Description of the task: Write out all the entries word for word, but skip any images.
— start —
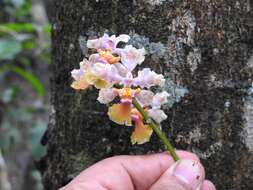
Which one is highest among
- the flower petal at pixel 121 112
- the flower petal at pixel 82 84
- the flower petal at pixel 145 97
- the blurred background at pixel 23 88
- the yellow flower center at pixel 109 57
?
the yellow flower center at pixel 109 57

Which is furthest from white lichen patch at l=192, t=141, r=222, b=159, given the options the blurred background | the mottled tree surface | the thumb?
the blurred background

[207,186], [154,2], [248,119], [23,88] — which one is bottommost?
[23,88]

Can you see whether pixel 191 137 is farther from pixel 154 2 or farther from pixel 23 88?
pixel 23 88

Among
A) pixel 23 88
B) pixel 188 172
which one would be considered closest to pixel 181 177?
pixel 188 172

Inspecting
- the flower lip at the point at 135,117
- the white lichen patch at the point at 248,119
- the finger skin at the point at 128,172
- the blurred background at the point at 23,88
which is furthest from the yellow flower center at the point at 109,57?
the blurred background at the point at 23,88

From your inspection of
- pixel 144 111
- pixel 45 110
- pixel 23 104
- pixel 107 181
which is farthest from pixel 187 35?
pixel 23 104

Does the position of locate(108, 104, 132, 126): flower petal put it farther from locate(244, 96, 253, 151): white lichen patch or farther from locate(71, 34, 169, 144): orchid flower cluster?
locate(244, 96, 253, 151): white lichen patch

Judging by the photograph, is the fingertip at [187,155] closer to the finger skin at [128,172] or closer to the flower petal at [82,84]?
the finger skin at [128,172]

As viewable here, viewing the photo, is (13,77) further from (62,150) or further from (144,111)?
— end —
Response to the exercise:
Which one is highest among
- the flower petal at pixel 121 112
- the flower petal at pixel 82 84
- the flower petal at pixel 145 97
- the blurred background at pixel 23 88
- the yellow flower center at pixel 109 57
?
the yellow flower center at pixel 109 57

Which is furthest from white lichen patch at l=192, t=141, r=222, b=159, given the options the blurred background | the mottled tree surface | the thumb?
the blurred background

[207,186], [154,2], [248,119], [23,88] — which one is bottommost?
[23,88]

Can you see whether pixel 191 137 is farther from pixel 154 2 or farther from pixel 23 88?
pixel 23 88

Among
A) pixel 23 88
B) pixel 188 172
which one would be considered closest to pixel 181 177?
pixel 188 172

Inspecting
- the flower lip at the point at 135,117
- the white lichen patch at the point at 248,119
- the finger skin at the point at 128,172
- the blurred background at the point at 23,88
which is furthest from the yellow flower center at the point at 109,57?
the blurred background at the point at 23,88

From your inspection of
- pixel 144 111
- pixel 45 110
- pixel 23 104
- pixel 107 181
which is farthest from pixel 187 35?
pixel 23 104

Does the position of locate(108, 104, 132, 126): flower petal put it farther from locate(244, 96, 253, 151): white lichen patch or farther from locate(71, 34, 169, 144): orchid flower cluster?
locate(244, 96, 253, 151): white lichen patch

Judging by the photograph, is the fingertip at [187,155] closer to the finger skin at [128,172] or closer to the flower petal at [82,84]?
the finger skin at [128,172]

As viewable here, viewing the photo, is (13,77) further from (62,150) or further from (144,111)?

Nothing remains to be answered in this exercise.